━━ Passage for review ━━
Just to be clear, I would be starting Ekitike, because I’m viewing it from the outside and Hugo looks sharper to me.
However, Slot said that his discussions with the medical team were that Isak now needs game time to get him ready.
My point is Slot has taken the hit to play him against Forest, at some cost. It feels like having done that, we should finish the bloody job. Don’t reset that dial now.
It’s a non-sequitr though because no one is questioning the importance of getting him minutes. It’s about what is the appropriate way to get him those minutes. It is also not something the begins with the Forest game, but goes back to the Palace game in September.
I don’t think it is a non-sequitur at all. I know people aren’t denying he needs the minutes, but he can’t be simultaneously dropped and play.
He started against Forest, was totally anonymous, and while I don’t think he was the reason we lost, he didn’t help. Slot explained afterwards that the medical science has told him that he needs to play games to build his fitness.
If he he doesn’t play tonight, there will be part of me thinking ‘For fucks sake Arne. You took the hit to get him on the pitch against Forest, and paid the price. What was the point?’
What the medical team says is one of a few aspects that a coach takes into consideration when he selects his teams. That’s surely not the one and only reason why he started him.
There is no way we will or should push Isak starting a few games in a row in order to get him fit, even if it’s detrimental to the team. We don’t even know when things will click for him, also because physical sharpness is again, only one aspect.
We can use Isak in different ways in order for him to get there, be it 90, 60, 45, 30, 15 or whatever amount of minutes.
Team always comes first and yes, sometimes you do make decisions that are not “perfect” on paper. But I thought there was more than one reason why Ekitike would’ve made more sense ahead of Isak against Forest.
That doesn’t mean he should start again tonight and/or at the weekend.
We’re losing games like crazy, that’s a lot more worrying than Isak’s physical state at the moment.
In another world Isak gets 60 mins against Forest, scores a goal, Ekitike comes in for him, a bit fired up to have not started as he has been playing well, and Hugo adds another goal in a Liverpool victory. And then Slot has two strikers coming to the boil nicely.
It didn’t work out like that, but presumably that was the plan. Since Isak laid an egg it’s now easy to say it was a mistake to start him, but Slot, reasonably, tried to give an opportunity for Isak to get up to speed as when he does, he will be a real asset for the team.
What would I do today?
I would probably play both Isak and Ekitike, if not in a two up top, because that’s not what Slot is doing, then Hugo from the left and Isak through the middle. Gakpo makes way to make this happen.
If Slot intends to share the minutes between them, fair enough, regardless of who starts. At that point it is probably adding a new dynamic that doesn’t help us though, because all of a sudden - whichever striker it is - they have to produce the goods in reduced minutes as a negative narrative about the current Liverpool side continues to build.
━━━
━━ Data listing ━━
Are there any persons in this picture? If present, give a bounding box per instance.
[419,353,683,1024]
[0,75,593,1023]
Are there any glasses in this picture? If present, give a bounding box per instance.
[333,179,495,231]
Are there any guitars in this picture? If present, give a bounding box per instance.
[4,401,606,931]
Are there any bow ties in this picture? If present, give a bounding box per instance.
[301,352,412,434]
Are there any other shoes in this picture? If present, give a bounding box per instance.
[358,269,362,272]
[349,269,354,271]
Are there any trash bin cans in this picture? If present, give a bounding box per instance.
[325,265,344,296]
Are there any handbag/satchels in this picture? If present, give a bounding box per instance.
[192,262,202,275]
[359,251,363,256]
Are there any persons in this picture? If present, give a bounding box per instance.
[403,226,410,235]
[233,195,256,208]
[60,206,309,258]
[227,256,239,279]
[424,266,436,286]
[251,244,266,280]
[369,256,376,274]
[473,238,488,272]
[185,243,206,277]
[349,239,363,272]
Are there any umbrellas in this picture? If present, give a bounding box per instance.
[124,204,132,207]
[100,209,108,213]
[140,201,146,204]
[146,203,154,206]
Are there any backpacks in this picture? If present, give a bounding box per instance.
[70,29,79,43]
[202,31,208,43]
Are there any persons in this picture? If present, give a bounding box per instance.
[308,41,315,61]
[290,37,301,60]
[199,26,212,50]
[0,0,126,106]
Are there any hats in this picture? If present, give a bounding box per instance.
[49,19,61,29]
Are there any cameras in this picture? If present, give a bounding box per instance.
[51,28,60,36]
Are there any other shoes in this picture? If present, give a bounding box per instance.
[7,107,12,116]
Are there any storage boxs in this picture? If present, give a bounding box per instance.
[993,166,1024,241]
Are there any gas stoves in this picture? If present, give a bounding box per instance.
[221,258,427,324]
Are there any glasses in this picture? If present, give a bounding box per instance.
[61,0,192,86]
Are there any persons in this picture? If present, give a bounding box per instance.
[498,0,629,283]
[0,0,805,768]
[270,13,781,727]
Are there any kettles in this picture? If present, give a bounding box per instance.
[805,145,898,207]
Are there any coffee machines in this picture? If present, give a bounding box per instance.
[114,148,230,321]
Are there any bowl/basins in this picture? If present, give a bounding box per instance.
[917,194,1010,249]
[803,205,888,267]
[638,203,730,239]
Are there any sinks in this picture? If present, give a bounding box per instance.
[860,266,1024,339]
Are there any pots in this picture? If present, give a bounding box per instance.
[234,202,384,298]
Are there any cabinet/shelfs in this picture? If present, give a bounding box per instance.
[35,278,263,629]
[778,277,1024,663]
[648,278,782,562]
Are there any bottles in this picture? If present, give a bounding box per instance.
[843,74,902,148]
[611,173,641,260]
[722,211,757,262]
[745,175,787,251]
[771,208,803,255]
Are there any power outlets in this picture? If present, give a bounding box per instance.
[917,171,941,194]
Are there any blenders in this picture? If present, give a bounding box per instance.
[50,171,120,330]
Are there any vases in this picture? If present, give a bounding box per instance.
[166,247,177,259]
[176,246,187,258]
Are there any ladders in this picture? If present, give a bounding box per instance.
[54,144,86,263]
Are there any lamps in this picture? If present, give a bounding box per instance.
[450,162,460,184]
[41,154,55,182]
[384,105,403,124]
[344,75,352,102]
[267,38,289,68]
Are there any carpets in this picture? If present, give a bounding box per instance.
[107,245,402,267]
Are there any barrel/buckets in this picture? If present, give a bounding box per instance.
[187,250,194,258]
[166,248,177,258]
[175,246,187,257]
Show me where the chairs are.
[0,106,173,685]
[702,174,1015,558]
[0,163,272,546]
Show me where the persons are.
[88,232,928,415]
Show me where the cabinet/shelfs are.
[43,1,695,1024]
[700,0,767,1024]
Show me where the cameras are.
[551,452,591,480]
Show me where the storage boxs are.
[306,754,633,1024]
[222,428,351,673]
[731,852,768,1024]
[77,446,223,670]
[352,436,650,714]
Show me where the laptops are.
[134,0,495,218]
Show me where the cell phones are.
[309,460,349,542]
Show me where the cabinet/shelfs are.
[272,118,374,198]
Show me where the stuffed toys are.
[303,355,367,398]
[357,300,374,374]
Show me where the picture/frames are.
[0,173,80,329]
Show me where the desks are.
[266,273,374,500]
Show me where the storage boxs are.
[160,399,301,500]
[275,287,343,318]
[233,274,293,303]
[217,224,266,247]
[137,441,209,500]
━━━
Your goal:
Reproduce the passage on Isak and Ekitike word for word, from "I would probably" to "continues to build.".

Response box:
I would probably play both Isak and Ekitike, if not in a two up top, because that’s not what Slot is doing, then Hugo from the left and Isak through the middle. Gakpo makes way to make this happen.
If Slot intends to share the minutes between them, fair enough, regardless of who starts. At that point it is probably adding a new dynamic that doesn’t help us though, because all of a sudden - whichever striker it is - they have to produce the goods in reduced minutes as a negative narrative about the current Liverpool side continues to build.